>> begin EXCERPT TO READ

Source code in src/layers/cv/vit.py

def __init__(
    self,
    patch_size_height: int,
    patch_size_width: int,
    img_height: int,
    img_width: int,
    in_channels: int,
    num_encoders: int,
    d_model: int,
    d_ff: int,
    h: int,
    num_classes: int,
    dropout_rate: float,
) -> None:
    """
    Initialize Vision Transformer (VIT).

    Args:
        patch_size_height: Height of each patch.
        patch_size_width: Width of each patch.
        img_height: Height of input images.
        img_width: Width of input images.
        in_channels: Number of input channels.
        num_encoders: Number of encoder blocks.
        d_model: Dimension of the model.
        d_ff: Dimension of feed-forward layers.
        h: Number of attention heads.
        num_classes: Number of output classes.
        dropout_rate: Dropout rate for layers.
    """

    super().__init__()

    self.patch_size_height = patch_size_height
    self.patch_size_width = patch_size_width
    self.img_height = img_height
    self.img_width = img_width
    self.in_channels = in_channels
    self.num_encoders = num_encoders
    self.d_model = d_model
    self.d_ff = d_ff
    self.h = h
    self.num_classes = num_classes
    self.dropout_rate = dropout_rate

    # Número de patches
    self.num_patches = (img_height // patch_size_height) * (
        img_width // patch_size_width
    )

    # CLS token permite tener una representación global de todos los inputs
    # de la imagen (de los diferentes embeddings de cada patch)
    self.cls_token = nn.Parameter(torch.randn(1, 1, self.d_model))

    self.patch_layer = Patches(
        patch_size_height=self.patch_size_height,
        patch_size_width=self.patch_size_width,
        img_height=self.img_height,
        img_width=self.img_width,
    )

    self.embeddings = PatchEmbedding(
        patch_size_height=self.patch_size_height,
        patch_size_width=self.patch_size_width,
        in_channels=self.in_channels,
        d_model=self.d_model,
    )

    # Entiendo que la longitud de la secuencia coincide con el numero de patches
    # y un embedding más de la clase,
    self.positional_encoding = PositionalEncoding(
        d_model=self.d_model,
        sequence_length=self.num_patches + 1,
        dropout_rate=self.dropout_rate,
    )

    # Capas del Encoder
    self.encoder_layers = nn.ModuleList(
        [
            EncoderBlock(
                d_model=self.d_model,
                d_ff=self.d_ff,
                h=self.h,
                dropout_rate=self.dropout_rate,
            )

>> end EXCERPT TO READ

▶ [PROBLEMS]
A. What does the parameter h specify in the Vision Transformer code?
B. Write out the part of the Vision Transformer code starting with "img_height: Height of" and going on through "of feed-forward layers.".
The lines that come next are from a separate source.

>> begin RECORD EXCERPTS

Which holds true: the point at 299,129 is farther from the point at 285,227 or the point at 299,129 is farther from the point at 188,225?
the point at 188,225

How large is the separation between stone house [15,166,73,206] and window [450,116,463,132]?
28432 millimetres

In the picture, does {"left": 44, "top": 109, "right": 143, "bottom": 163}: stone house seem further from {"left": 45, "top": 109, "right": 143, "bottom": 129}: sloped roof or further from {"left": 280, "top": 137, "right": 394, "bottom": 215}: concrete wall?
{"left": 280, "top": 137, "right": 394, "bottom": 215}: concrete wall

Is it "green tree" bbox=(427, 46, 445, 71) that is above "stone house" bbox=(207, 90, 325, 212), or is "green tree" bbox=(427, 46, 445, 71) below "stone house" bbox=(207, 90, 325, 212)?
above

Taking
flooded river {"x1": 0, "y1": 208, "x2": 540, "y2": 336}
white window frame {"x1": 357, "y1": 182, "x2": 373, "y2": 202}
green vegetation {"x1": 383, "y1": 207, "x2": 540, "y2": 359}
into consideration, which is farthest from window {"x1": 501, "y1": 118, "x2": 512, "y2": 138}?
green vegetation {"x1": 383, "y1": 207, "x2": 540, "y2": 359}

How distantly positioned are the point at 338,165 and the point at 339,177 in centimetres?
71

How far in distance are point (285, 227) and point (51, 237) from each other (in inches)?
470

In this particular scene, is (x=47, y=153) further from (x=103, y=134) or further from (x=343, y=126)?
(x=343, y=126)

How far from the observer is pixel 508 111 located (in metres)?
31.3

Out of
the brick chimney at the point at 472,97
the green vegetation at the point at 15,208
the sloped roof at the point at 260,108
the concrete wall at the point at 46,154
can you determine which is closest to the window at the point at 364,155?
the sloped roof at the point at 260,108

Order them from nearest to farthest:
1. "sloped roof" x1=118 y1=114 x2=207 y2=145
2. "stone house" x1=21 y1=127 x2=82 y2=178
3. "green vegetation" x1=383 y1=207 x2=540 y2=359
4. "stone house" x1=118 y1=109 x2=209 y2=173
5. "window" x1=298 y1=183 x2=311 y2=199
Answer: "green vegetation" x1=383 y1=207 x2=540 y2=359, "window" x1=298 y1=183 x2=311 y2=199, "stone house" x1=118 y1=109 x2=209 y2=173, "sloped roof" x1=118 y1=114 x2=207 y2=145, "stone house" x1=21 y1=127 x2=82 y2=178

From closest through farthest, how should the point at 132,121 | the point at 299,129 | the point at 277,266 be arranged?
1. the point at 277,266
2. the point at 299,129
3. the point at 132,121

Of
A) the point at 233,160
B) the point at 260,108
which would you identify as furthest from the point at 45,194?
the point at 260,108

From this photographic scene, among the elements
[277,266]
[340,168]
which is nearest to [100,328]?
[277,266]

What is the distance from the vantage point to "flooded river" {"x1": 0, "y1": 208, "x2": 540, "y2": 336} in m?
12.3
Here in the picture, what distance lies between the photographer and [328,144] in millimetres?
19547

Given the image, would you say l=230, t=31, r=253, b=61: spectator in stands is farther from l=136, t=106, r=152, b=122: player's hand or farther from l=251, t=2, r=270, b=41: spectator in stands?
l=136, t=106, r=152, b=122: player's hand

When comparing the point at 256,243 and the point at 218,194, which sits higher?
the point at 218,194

>> end RECORD EXCERPTS

▶ [TASK-BY-TASK RESULTS]
A. The number of attention heads.

B.
img_height: Height of input images.
        img_width: Width of input images.
        in_channels: Number of input channels.
        num_encoders: Number of encoder blocks.
        d_model: Dimension of the model.
        d_ff: Dimension of feed-forward layers.